**GOAL OF THE EXERCISE**: Transcribe the listing below exactly, leaving out each image.

PROVIDED RECORDS START

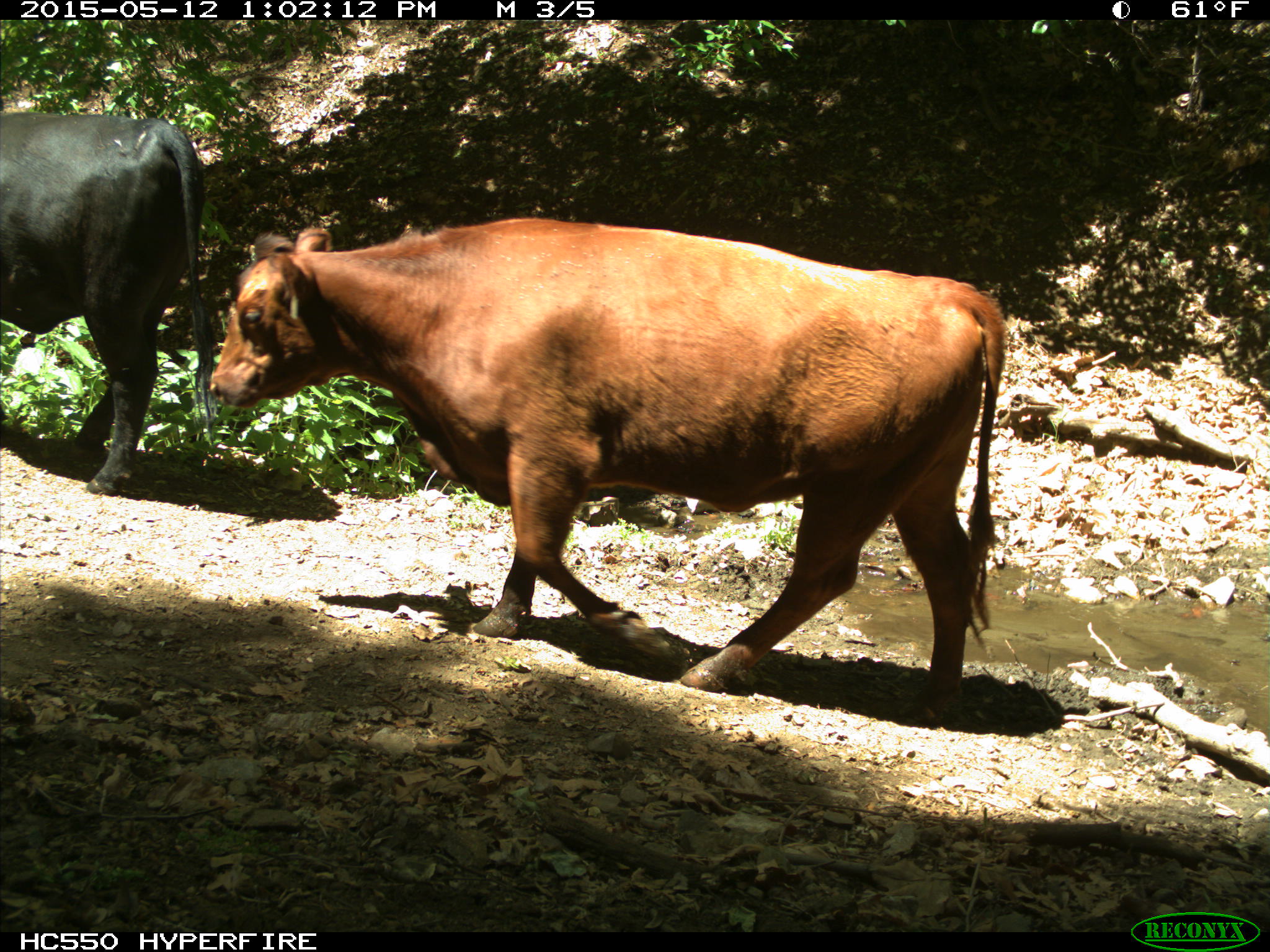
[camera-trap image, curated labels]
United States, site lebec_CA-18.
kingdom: Animalia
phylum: Chordata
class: Mammalia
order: Artiodactyla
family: Bovidae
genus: Bos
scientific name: Bos taurus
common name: domestic cow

PROVIDED RECORDS END

**RESULT OF THIS EXERCISE**:
[camera-trap image, curated labels]
United States, site lebec_CA-18.
kingdom: Animalia
phylum: Chordata
class: Mammalia
order: Artiodactyla
family: Bovidae
genus: Bos
scientific name: Bos taurus
common name: domestic cow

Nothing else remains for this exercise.